Hi Henry, On Tue, Oct 03, 2006 at 02:30:33PM -0700, Henry Kingman wrote:
Hi Jorge,
I tried to update our article with some of the details you sent.
Thanks, and good luck with the Dillo project! I hope you find funding.
Thanks for the corrections. One important precision: the dillo project needs at least two core developers working on it fulltime. Not only me. If there's only one person working full time on it, it's not enough to keep the pace of evolving technologies. That's what I meant when writing:
The situation is this: there're two core developers. We need at least to be both working on Dillo full time (ideally three devs.) otherwise the project would lag behind the moving target that Internet browsing is.
I find this paragraph misleading: "Alternatively, Cid says he will release the FLTK2 port if he finds enough funding to be able to continue working fulltime on the port himeself. He said, "Given the current situation, the best option seems to be to remain closed until funding happens." and it's not true. Please make the correction. -- Cheers Jorge.-
-Henry
cc: Rick, executive editor
-- Henry Kingman, senior editor LinuxDevices.com Ziff Davis Internet 775 625-4547
-------- Original Message -------- Subject: Dillo article precisions Date: Tue, 3 Oct 2006 09:40:28 -0400 From: Jorge Arellano Cid <jcid@dillo.org> To: Rick Lehrbaum <rick@linuxdevices.com> CC: Dillo mailing list <dillo-dev@lists.auriga.wearlab.de>
Hi Rick,
It's being a long time since my last article at linuxdevices, receive my greetings from Chile!
With regard to the new article:
http://linuxdevices.com/news/NS4370323584.html
It caught me by surprise. There was a thread in dillo-dev and some users suggested that campaign. I was commenting on gross factual mistakes in the wiki when it was announced that an article was live at linuxdevices.
It's good to see our users' interest in keeping the project alive, so I'll comment the article here so you can correct and improve the article:
A project to create an ultra-lightweight web browser for use in embedded devices and other resource-constrained hardware has issued a plea for financial help. The Dillo Project says it needs to find a corporate sponsor in order to add anti-aliased text, CSS, Javascript, and internationalization/localization support.
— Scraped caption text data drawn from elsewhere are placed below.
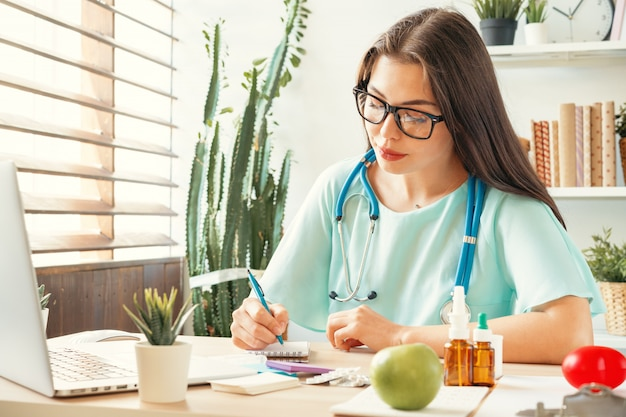 Knappe vrouw artsenzitting bij haar lijst in medisch bureau
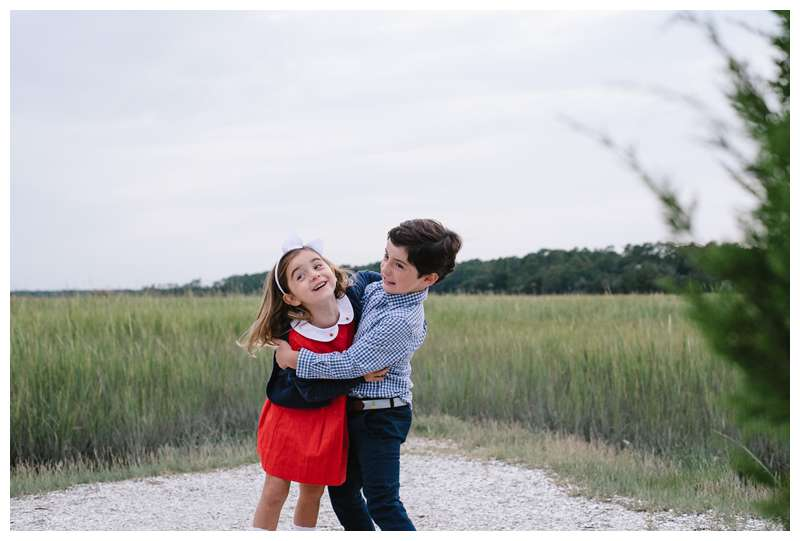 Siblings playing in front of the marsh. Fall family photos at The Landings in Savannah Georgia. Downtown Savannah Georgia family photos photographed by Kristen M. Brown of Samba to the Sea Photography.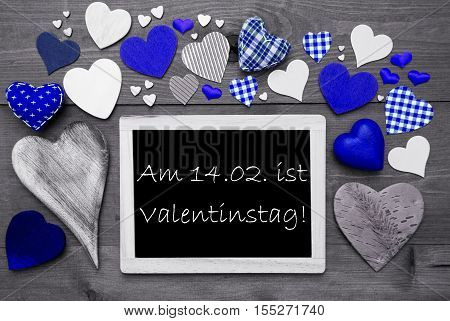 Chalkboard With German Text Valentinstag Means Valentines Day. Many Blue Textile Hearts. Grey Wooden Background With Vintage, Rustic Or Retro Style. Black And White Style With Colored Hot Spots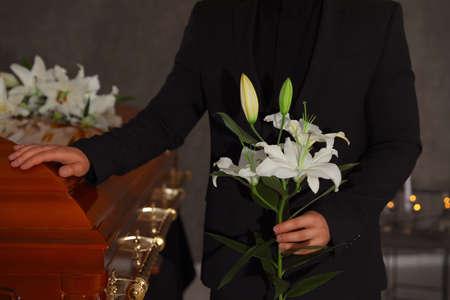 Junger Mann mit weißen Lilien in der Nähe von Sarg im Bestattungsinstitut, Nahaufnahme Standard-Bild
We've almost finished the port to FLTK2, and it already has anti-aliased text. (Dillo doesn't compile with FLTK1)
FLTK2 uses UTF8 and provides antialiasing so it solves the problem of using GTK1 (this was one of the reasons for GTK1 to go GTK2).
UTF8 also makes it easy to add i18n and l10n without breaking things inside the browser.
I point this technical details because unofficial patches have been developed for antialiasing, i18n and l10n for GTK1. This is a good workaround but not a long term solution.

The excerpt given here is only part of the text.